Step-by-Step Guide: Handling ORC (Optimized Row Columnar) Files in Hive
ORC (Optimized Row Columnar) Files in Hive
In this article we provide step by step on ORC (Optimized Row Columnar) is a self-describing, type-aware columnar file format designed for Hadoop workloads, offering an efficient way to store, read, and process data, particularly within Apache Hive.
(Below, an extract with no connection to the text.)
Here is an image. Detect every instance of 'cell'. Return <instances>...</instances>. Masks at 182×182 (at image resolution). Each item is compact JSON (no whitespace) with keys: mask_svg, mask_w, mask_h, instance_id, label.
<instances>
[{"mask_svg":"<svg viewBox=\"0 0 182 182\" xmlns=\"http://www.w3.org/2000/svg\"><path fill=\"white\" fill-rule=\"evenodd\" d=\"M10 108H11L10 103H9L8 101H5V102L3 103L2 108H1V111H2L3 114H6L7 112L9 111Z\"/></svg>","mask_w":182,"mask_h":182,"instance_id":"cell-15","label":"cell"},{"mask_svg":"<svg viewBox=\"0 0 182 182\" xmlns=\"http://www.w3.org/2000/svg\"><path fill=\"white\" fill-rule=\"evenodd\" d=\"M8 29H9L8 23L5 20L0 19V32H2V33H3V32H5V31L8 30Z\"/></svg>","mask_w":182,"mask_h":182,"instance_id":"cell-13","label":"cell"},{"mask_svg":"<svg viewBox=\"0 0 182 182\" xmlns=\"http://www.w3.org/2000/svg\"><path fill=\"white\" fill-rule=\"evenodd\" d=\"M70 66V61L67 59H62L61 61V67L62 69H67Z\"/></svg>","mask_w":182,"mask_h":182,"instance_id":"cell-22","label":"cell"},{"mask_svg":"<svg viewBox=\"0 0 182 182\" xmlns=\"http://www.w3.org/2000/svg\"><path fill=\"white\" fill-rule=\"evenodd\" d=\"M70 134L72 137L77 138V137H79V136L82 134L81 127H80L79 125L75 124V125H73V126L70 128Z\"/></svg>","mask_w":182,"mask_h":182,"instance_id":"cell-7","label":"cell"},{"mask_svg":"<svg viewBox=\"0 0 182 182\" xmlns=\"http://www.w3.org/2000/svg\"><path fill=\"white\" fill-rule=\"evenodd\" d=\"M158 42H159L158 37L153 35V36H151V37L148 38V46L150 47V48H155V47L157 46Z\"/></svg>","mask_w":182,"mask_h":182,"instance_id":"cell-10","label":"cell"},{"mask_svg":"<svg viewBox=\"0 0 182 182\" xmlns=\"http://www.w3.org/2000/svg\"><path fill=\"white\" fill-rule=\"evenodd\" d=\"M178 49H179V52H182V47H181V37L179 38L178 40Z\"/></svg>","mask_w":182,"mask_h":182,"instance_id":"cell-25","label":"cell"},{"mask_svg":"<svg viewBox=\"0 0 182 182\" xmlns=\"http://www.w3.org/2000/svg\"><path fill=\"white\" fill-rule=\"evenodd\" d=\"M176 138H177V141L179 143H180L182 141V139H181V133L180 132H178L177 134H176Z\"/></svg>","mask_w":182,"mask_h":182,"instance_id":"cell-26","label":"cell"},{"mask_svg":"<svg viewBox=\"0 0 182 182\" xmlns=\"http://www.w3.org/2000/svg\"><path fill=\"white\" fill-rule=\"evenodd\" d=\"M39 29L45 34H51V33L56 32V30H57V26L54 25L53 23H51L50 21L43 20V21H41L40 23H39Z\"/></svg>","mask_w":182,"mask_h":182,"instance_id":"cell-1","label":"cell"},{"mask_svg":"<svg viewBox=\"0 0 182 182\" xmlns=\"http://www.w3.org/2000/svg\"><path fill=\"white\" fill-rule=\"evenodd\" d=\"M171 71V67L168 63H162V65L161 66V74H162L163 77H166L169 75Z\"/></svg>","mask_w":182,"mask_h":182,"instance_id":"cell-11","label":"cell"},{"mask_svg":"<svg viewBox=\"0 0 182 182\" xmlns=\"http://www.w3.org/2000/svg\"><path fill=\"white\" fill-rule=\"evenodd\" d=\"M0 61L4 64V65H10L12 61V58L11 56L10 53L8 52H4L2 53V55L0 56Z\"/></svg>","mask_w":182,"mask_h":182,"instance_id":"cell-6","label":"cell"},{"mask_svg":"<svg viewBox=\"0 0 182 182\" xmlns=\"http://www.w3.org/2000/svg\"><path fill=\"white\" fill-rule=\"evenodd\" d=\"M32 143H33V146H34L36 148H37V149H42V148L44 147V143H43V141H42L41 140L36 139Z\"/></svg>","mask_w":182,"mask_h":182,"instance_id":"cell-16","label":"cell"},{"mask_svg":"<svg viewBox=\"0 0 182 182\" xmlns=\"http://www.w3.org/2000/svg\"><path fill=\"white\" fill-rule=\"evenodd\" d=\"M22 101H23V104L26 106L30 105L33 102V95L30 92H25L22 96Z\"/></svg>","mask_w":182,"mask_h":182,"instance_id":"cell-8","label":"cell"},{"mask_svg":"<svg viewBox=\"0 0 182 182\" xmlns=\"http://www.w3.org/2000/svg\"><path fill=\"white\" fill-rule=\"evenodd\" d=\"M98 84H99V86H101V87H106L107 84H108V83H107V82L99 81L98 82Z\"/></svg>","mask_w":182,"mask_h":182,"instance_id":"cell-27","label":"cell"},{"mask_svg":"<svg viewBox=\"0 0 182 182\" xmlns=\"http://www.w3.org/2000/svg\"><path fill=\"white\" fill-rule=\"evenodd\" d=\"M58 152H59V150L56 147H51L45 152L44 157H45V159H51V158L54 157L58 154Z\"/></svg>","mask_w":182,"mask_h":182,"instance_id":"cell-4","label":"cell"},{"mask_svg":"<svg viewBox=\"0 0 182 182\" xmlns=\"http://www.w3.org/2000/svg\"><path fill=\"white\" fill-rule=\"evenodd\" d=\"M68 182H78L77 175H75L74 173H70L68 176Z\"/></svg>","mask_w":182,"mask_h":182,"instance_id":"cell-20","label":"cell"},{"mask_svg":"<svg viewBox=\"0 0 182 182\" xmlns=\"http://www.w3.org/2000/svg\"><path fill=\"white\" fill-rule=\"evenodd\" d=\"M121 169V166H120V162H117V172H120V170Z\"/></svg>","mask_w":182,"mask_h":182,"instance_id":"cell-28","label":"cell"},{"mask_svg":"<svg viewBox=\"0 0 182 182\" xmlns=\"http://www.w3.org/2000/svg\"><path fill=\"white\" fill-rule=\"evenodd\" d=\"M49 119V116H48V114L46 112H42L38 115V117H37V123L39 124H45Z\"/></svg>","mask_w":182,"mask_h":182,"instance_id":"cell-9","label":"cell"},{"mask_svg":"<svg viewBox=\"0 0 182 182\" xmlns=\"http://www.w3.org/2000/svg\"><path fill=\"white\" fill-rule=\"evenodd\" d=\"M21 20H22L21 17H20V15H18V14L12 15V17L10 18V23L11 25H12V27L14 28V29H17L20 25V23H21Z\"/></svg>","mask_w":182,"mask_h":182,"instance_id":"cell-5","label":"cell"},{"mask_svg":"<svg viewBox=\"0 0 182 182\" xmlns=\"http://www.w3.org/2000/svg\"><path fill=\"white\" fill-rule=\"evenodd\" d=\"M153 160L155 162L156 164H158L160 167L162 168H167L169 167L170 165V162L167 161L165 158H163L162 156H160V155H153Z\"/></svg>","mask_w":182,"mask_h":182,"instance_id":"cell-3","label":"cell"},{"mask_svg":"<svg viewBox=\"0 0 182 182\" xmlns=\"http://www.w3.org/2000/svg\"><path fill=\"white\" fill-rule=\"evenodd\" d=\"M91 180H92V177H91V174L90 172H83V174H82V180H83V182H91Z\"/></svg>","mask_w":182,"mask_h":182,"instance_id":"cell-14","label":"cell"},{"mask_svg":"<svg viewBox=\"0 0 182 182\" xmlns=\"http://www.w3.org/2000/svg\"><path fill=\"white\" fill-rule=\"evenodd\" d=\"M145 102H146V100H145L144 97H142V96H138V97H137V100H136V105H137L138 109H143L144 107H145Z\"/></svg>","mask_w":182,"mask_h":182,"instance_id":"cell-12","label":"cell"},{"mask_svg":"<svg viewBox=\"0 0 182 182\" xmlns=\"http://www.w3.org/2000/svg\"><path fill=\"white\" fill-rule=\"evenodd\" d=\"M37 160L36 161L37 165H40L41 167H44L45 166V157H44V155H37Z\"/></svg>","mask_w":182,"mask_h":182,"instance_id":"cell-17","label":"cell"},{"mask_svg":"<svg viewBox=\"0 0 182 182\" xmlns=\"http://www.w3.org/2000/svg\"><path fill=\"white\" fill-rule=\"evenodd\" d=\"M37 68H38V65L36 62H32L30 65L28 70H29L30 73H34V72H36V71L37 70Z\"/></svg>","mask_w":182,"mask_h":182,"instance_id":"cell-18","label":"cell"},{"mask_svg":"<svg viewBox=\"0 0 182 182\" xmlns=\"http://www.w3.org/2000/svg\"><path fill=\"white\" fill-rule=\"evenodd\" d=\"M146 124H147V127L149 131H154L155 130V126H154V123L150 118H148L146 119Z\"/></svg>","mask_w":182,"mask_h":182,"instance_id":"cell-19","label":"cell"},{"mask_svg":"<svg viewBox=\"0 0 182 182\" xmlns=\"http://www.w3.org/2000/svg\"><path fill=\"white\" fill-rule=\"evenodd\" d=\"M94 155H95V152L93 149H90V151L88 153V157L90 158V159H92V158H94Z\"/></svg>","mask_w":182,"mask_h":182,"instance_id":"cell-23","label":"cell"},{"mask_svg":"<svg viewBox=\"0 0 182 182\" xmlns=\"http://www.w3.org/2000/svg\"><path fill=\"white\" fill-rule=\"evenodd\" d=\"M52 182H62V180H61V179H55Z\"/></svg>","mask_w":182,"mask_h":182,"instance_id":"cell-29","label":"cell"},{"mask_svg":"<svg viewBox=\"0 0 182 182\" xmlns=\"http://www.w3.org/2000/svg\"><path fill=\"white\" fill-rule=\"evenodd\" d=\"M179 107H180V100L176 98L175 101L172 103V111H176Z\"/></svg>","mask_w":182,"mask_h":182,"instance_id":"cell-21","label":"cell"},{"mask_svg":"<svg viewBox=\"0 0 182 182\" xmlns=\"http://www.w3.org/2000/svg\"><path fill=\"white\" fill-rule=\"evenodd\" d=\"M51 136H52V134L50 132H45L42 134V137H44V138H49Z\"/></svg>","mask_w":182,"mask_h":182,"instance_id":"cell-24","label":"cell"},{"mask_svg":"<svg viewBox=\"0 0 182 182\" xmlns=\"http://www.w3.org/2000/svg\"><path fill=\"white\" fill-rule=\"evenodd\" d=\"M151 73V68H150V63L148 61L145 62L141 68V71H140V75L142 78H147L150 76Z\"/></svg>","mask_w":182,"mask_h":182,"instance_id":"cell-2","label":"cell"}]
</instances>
It was introduced to address limitations of earlier Hive file formats like RCFile
ORC (Optimized Row Columnar) is a highly efficient columnar storage format used in Hive.
It offers better compression, faster reads, and optimized storage compared to TextFile or SequenceFile formats.
Benefits:
High compression ratio → saves storage space
Columnar storage → reads only required columns
Splittable → supports parallel processing
Built-in indexes → improves query performance
Use the STORED AS ORC clause while creating a Hive table.
CREATE TABLE employees_orc (
id INT,
name STRING,
department STRING,
salary DOUBLE
)
STORED AS ORC;
This creates an empty table in ORC format.
You can load data from HDFS into the ORC table.
LOAD DATA INPATH '/user/hive/input/employees_orc.csv'
INTO TABLE employees_orc;
If your source data is in text format, convert it first using CTAS (see Step 4).
Use Create Table As Select (CTAS) to convert existing data to ORC.
CREATE TABLE employees_orc
STORED AS ORC
AS
SELECT * FROM employees_text;
This copies data from the text-based table to a new ORC table.
Enable ORC optimizations to get better performance.
SET hive.exec.orc.split.strategy = ETL;
SET hive.optimize.index.filter = true;
SET hive.vectorized.execution.enabled = true;
SET hive.vectorized.execution.reduce.enabled = true;
You can query ORC tables like any other Hive table.
SELECT department, AVG(salary) FROM employees_orc GROUP BY department;
You can view ORC file metadata and compression details using:
hive --orcfiledump /user/hive/warehouse/employees_orc/000000_0
Always use ORC for large analytical datasets.
Enable vectorized execution and predicate pushdown.
Combine ORC with partitioning and bucketing for best performance.
Periodically analyze tables to update ORC statistics.
Avoid too many small ORC files; merge them when possible.
This guide helps you handle ORC files in Hive efficiently, ensuring faster queries and optimized storage.